Я славил твой священный гром,

Когда он разметал позорную твердыню

И власти древнюю гордыню

Развеял пеплом и стыдом...

Непонятно, но угрожающе. Уже и в буре ничего хорошего не предвиделось, а тут - гром, который разметал твердыню, развеял власть... Какую твердыню? Чью власть? Неясно, да и в том ли дело? Гром, разрушающий власть и твердыню,- это и есть революция. "Я славил..." - он, значит, воспевал революцию. Не слишком ли поспешил? Пока, слава Господу, ничего этот гром и не разметал, и не развеял. Зимний стоит нерушимо, император же Николай Павлович по-прежнему - самодержец всея Руси.

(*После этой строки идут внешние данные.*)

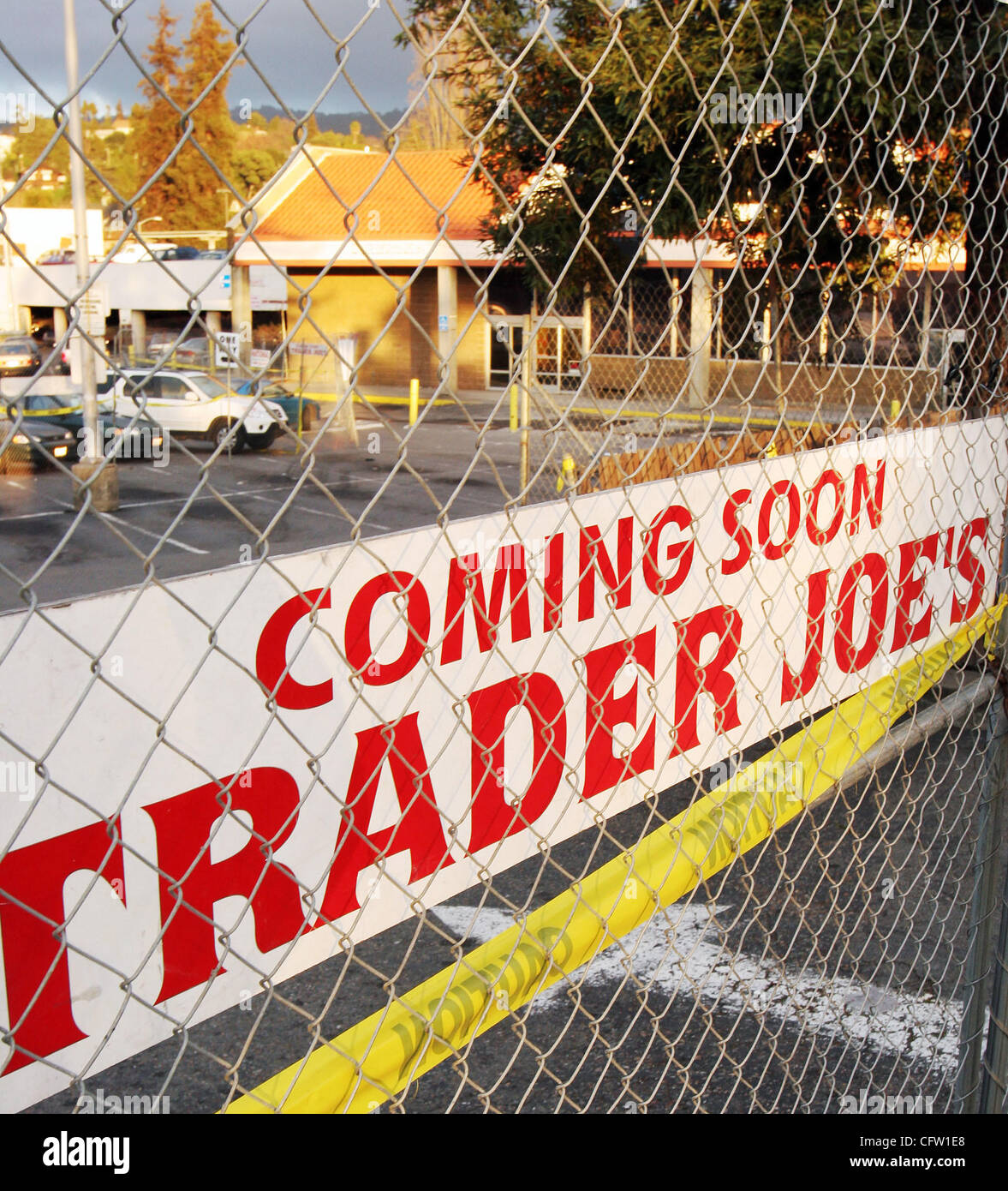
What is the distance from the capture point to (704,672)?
1815 millimetres

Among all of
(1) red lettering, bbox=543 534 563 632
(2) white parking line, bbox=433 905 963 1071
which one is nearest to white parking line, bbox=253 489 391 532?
(2) white parking line, bbox=433 905 963 1071

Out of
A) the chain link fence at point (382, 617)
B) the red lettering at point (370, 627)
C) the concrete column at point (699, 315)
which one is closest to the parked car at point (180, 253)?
the chain link fence at point (382, 617)

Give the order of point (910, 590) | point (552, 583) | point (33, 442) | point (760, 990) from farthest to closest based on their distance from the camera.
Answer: point (760, 990)
point (910, 590)
point (552, 583)
point (33, 442)

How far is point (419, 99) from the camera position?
3.49ft

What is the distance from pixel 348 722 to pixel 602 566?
478 mm

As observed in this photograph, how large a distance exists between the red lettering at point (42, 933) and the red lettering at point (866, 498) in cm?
156

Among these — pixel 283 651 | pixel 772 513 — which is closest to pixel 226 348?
pixel 283 651

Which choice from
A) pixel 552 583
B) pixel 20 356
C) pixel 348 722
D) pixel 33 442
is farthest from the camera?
pixel 552 583

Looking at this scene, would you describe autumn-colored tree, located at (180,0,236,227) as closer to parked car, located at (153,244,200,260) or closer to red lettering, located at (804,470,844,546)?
parked car, located at (153,244,200,260)

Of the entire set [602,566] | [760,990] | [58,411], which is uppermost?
[58,411]

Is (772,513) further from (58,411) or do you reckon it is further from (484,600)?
(58,411)

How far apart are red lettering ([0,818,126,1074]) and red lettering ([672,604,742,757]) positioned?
97 centimetres

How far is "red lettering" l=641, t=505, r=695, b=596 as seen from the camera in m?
1.63
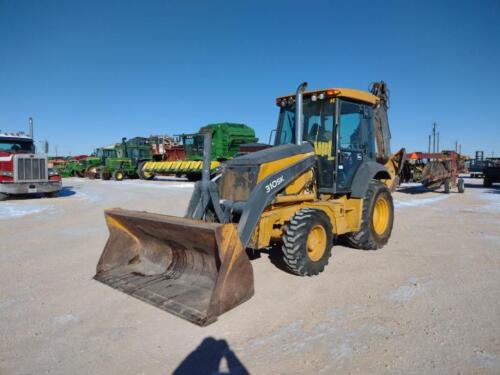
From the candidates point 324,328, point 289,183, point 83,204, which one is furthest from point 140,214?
point 83,204

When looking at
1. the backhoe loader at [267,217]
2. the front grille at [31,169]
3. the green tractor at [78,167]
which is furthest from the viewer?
the green tractor at [78,167]

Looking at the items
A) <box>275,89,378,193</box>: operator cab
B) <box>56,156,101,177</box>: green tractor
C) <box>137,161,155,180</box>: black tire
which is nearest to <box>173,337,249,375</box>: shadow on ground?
<box>275,89,378,193</box>: operator cab

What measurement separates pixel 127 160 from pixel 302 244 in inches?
1080

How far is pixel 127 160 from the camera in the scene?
96.9 feet

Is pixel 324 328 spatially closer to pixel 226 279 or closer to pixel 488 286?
pixel 226 279

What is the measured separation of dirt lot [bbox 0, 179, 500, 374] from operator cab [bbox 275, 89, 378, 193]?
4.49 ft

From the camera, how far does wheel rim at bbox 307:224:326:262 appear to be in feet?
15.7

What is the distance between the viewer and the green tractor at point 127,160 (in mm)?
29172

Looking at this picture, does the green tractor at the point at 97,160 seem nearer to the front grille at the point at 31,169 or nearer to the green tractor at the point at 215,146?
the green tractor at the point at 215,146

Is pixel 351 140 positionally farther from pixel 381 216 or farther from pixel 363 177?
pixel 381 216

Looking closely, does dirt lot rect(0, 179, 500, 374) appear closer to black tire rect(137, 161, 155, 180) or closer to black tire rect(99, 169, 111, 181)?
black tire rect(137, 161, 155, 180)

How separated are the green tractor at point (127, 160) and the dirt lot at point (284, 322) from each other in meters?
24.4

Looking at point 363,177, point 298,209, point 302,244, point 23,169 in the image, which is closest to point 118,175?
point 23,169

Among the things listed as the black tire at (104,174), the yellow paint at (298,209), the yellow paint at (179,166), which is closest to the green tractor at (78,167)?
the black tire at (104,174)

Я зрел твоих сынов гражданскую отвагу,

Я слышал братский их обет,

Великодушную присягу

И самовластию бестрепетный ответ.

Ну, тут уж и сомневаться грех: Пушкин поет бунтовщиков на Сенатской площади. Там эти злодеи проявили дерзость, которую он именует гражданской отвагой, бросили законному государю вызов, который он смеет называть бестрепетный ответ самовластию. Да ведь и дальше все как будто ясно:

Я зрел, как их могущи волны

Все ниспровергли, увлекли,

И пламенный трибун предрек, восторга полный,

Перерождение земли.

О ком он? Уж не о Рылееве ли - рифмаче-краснобае? Или о взбалмошном крикуне Кюхельбекере? Видно, это кто-то из них - пламенный трибун! Не смешно ли? Дальше - темнее:

Уже сиял твой мудрый гений,

Уже в бессмертный Пантеон

Святых изгнанников входили славны тени,

От пелены предрассуждений

Разоблачался ветхий трон...

"Твой..."? Обращение по-прежнему к революции. Предположим. Но кто же "святые изгнанники", чьи тени входят в Пантеон, а значит - в бессмертие? Не такие ли, как Александр Радищев? Последние два стиха, пожалуй, посвящены ранним годам царствования императора Александра, о котором тот же Пушкин прежде написал: "Дней Александровых прекрасное начало". И далее - про то же, но и про другое:

Оковы падали. Закон,

На вольность опершись, провозгласил равенство,

И мы воскликнули: "блаженство!"

О горе! о безумный сон!

Где вольность и закон? Над нами

Единый властвует топор.

Мы свергнули царей. Убийцу с палачами

Избрали мы в цари. О ужас! о позор!

Последние строки читать жутко. Да, это о недавних пяти казнях на кронверке Петропавловской крепости. Это о молодом государе. Все можно узнать, все прозрачно. Подпись же - Пушкин - не удивляла Скобелева. Он испытывал злорадство: ведь почти три года назад предупреждал он против этого опаснейшего мятежника. Тогда по поводу стихов "Мысль о свободе" докладывал по начальству, советовал искоренить зло в зародыше, угрожал последствиями. И ведь не замедлили они появиться - бунт на площади. Разве не раздували этот бунт подобные стихи? Почему его, Скобелева, не послушались в ту пору? Горько вспомнить тогдашние предсказания - свой доклад от 17 января 1824 года. Но ведь он оказался пророком!